▸ **EXERCICE PROPOSÉ**:
Répondez aux questions suivantes à partir de l'entretien reproduit ci-dessous.
(a) Combien d'années de parcours la personne interrogée met-elle en avant ?
(b) Quelle joueuse dit-elle avoir entraînée pendant trois ans ?
(c) Quel est le nom de la personne pour laquelle les intervieweurs disent avoir eu la chance de travailler ?

Pourquoi avez‐vous avez décidé de vous lancer dans la compé­ti­tion pour devenir DTN ? Quel docu­ment a‑t‐il fallu produire pour faire partie de la sélection ?

Cela a été à la fois simple et compliqué. C’est un long chemi­ne­ment de 36 ans compor­tant des années d’enseignement en club, dans la ligue des Yvelines, au Centre National à Roland‐Garros, et aussi centre d’en­traî­ne­ment à Saint Raphaël. Dans le cadre de mes missions fédé­rales, j’ai eu la chance de suivre des joueuses, dont une qui était 24e mondiale à 18 ans. J’ai égale­ment entraîné pendant trois ans Magdalena Malleva (NDLR : La joueuse bulgare a été classé 4ème mondiale en 96, elle a remporté 10 titres en simple dans sa carrière). Année après année, jour après jour, j’ai donc appris, j’ai fait des constats d’échec, de régres­sion, et de progres­sion. Je me posais souvent la ques­tion : « Qu’est ce qu’il faudrait que je fasse au quoti­dien pour qu’une séance de mini‐tennis, une séance de loisirs ou d’entraînement puisse faire qu’aujourd’hui je me dise que je n’ai pas été mauvais, voire bon ? A vrai dire, la réponse s’est construite au fil du temps. En fait, il s’agit d’une recherche perma­nente, d’une remise en ques­tion de tous les instants. C’est cette ligne de conduite qui m’a fait comprendre que j’aime vrai­ment ce métier, qu’en­sei­gner est un véri­table sacer­doce et qu’il faut sans cesse se remettre en question.

Est‐ce qu’à un moment dans cette compé­ti­tion, vous avez posi­tionné votre projet par rapport à ceux de vos concurrents ?

Pas du tout, ce que j’ai proposé c’est je le répète 36 ans de vécu en clubs, en régions, dans les centres natio­naux et dans le privé. Ces 36 ans de travail et d’ex­pé­rience m’ont permis de faire des constats, mais aussi de constam­ment cher­cher des solu­tions adéquates, de nouvelles façons de penser la forma­tion, l’en­sei­gne­ment, et le haut‐niveau. Notre société est plus égoïste, il faut pouvoir s’adapter. Les exigences sont de plus en plus fortes, les perfor­mances se sont amélio­rées, il faut donc toujours être à la pointe, en mouvement.

Nous avons eu la chance de travailler pour une personne qui s’appelle Patrick Mouratoglou. Il nous a expliqué que vous étiez allé le voir et surtout que vous lui aviez avoué que vous veniez surtout parce que vous vous sentiez obligé de le voir.

▸ **DONNÉES AFFICHÉES**:
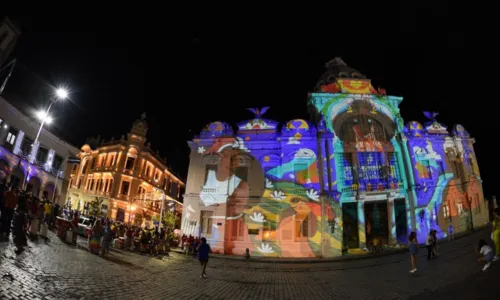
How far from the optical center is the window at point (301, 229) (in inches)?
885

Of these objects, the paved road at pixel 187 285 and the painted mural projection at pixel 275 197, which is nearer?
the paved road at pixel 187 285

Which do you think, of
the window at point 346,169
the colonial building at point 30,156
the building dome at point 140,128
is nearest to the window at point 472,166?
the window at point 346,169

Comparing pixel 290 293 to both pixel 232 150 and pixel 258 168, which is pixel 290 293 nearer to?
pixel 258 168

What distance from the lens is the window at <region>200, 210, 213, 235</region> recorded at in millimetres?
23844

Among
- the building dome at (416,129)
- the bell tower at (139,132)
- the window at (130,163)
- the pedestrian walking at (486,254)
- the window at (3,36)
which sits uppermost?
the window at (3,36)

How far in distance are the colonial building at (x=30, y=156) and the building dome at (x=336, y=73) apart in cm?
3614

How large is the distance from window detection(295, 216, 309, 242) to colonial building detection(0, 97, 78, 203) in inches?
1183

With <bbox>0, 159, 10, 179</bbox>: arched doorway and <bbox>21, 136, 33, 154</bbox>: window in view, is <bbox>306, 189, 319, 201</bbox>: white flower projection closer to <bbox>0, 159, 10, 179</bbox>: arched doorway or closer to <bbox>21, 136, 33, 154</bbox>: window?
<bbox>0, 159, 10, 179</bbox>: arched doorway

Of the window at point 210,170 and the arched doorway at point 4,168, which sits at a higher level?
the window at point 210,170

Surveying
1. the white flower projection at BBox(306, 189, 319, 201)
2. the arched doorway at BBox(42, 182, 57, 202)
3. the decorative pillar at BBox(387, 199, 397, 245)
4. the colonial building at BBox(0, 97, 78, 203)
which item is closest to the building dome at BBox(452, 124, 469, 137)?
the decorative pillar at BBox(387, 199, 397, 245)

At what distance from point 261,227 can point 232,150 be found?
8.32 metres

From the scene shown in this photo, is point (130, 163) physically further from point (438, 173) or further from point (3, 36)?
point (438, 173)

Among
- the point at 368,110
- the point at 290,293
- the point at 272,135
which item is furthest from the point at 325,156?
the point at 290,293

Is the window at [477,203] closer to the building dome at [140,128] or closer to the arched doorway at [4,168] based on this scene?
the building dome at [140,128]
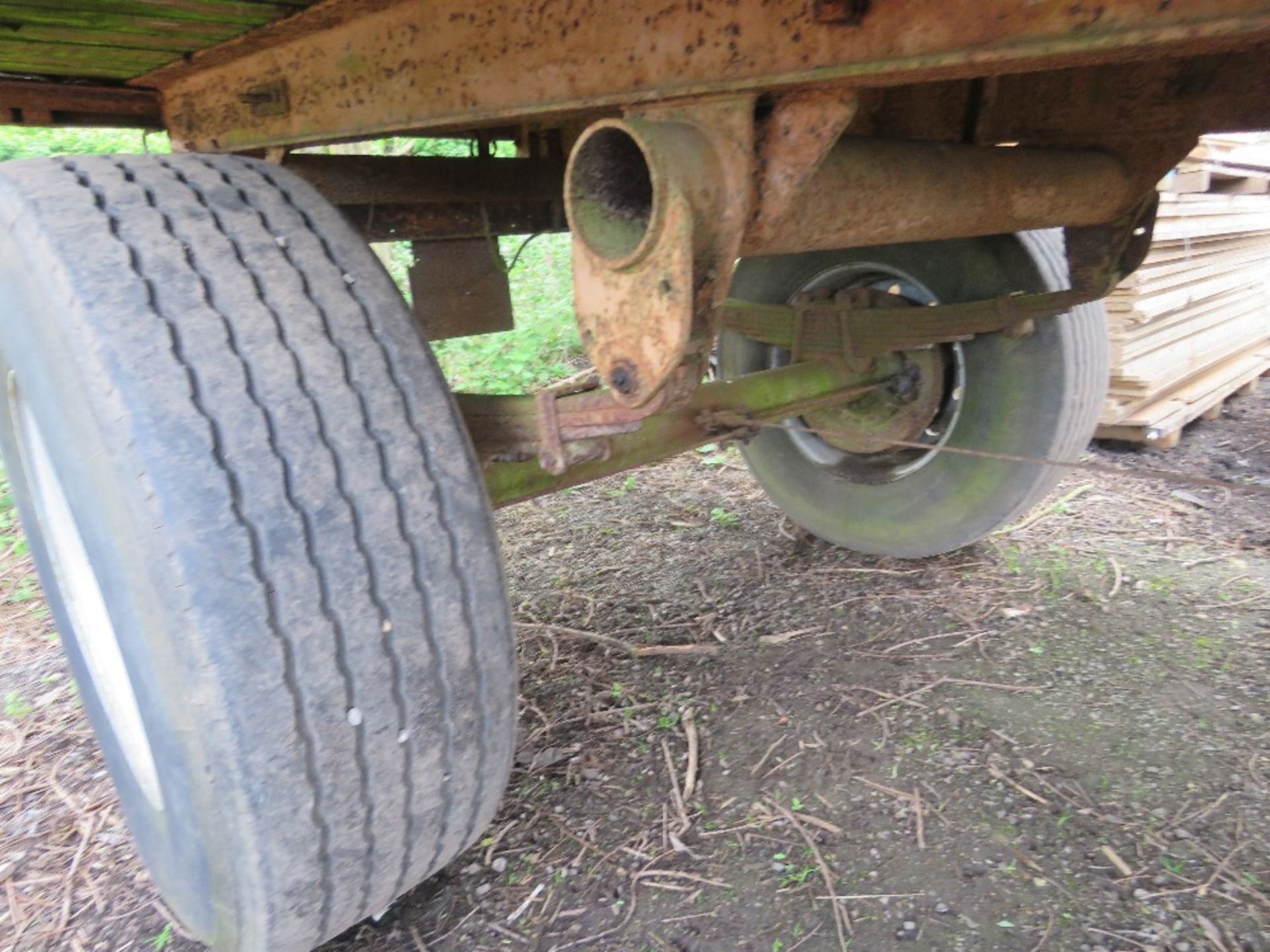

▸ **SOLUTION RÉDIGÉE**:
(a) 36 ans.
(b) Magdalena Malleva.
(c) Patrick Mouratoglou.